The Pelz Big Face Putter, as it was called when submitted to the USGA, was ruled conforming, with review to come after a 10-year grace period. The late USGA senior executive director Frank Hannigan, whom I had partnered with to win his club's invitational four-ball tournament while using the long-face version, told me that someone on the executive committee said during the review: "Tarde's the only player still using it, and he can't beat anybody, so let's leave it conforming." And the USGA grandfathered it indefinitely in 1995. The heartless Royal and Ancient, which governs outside the United States and Mexico, doesn't generally grandfather equipment, so it ruled both putter models nonconforming in its jurisdiction. But that's not the end of the story.
A few years later, I played in a pro-am with Callaway's chief designer, Dick Helmstetter, and we discussed Pelz's aiming theory. A while after that, I heard Helmstetter had approached Pelz and offered him $80,000 for the patent. Pelz declined, asking for $2.50 per putter. Helmstetter declined, but the two eventually agreed on a flat $250,000.
Pelz's three-ball design became the basis for Callaway's Odyssey 2-Ball putter. It's very likely the person reading this article either uses one or did at one time. More than five million 2-Balls have been sold, ranking it with the Ping Anser (50 years old in 2017) as the all-time best-sellers. Two-Ball models won gold medals in this year's Hot List.

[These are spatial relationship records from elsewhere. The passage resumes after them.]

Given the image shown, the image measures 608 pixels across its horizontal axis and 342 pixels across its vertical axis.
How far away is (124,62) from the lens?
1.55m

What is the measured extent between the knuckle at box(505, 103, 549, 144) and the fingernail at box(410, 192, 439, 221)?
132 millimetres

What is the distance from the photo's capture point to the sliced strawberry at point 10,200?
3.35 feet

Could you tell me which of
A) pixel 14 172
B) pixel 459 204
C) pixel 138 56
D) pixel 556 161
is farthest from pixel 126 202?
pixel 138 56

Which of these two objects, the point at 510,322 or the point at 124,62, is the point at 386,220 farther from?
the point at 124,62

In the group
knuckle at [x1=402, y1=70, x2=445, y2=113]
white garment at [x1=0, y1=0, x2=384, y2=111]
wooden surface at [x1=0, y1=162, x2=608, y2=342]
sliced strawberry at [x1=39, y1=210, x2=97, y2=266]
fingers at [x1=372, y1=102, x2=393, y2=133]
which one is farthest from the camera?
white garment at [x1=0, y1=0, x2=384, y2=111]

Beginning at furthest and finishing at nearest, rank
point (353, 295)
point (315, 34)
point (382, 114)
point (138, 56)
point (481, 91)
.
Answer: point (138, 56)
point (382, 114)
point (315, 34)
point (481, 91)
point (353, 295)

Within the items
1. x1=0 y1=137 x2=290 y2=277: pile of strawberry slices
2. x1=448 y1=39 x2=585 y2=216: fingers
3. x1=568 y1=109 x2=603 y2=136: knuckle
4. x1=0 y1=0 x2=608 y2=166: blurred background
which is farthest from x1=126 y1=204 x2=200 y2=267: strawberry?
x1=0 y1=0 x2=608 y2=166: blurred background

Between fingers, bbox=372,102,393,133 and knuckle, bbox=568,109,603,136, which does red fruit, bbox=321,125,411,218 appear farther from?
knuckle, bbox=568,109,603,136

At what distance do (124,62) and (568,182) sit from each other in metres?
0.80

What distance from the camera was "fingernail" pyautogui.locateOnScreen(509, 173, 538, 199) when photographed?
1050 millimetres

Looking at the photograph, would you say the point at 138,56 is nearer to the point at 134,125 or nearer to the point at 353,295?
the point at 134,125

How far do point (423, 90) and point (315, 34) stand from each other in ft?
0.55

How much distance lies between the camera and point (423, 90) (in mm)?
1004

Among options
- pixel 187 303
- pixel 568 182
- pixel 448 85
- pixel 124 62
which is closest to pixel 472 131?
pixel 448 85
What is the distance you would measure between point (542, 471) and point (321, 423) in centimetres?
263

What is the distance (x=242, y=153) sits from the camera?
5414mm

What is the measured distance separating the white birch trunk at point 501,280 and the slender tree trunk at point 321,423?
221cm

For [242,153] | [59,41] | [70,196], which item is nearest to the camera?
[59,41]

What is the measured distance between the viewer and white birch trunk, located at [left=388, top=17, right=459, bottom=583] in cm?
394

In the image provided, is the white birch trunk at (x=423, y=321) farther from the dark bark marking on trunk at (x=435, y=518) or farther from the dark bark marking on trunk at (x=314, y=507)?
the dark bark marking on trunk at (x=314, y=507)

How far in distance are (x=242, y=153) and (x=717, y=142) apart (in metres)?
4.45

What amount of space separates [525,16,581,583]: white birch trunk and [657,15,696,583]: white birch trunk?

What I won't go into here is that a nasty lawsuit was brought against the USGA in 1986, which ended in Pelz's company going bankrupt and Pelz exiting the club business to focus on instruction. (This lawsuit and a subsequent square-grooves case played a seminal role in affirming the right of sports governing bodies to regulate equipment.) Barney Adams was a top executive in Pelz's company and went on to launch Adams Golf with a successful fairway wood called Tight Lies, which contributed to the development of hybrids. He took his company public and hired a relatively unknown executive named Chip Brewer to run Adams Golf.
In the natural symmetry of the game, Brewer now is the chief executive of Callaway Golf. And the search for a new putter goes on.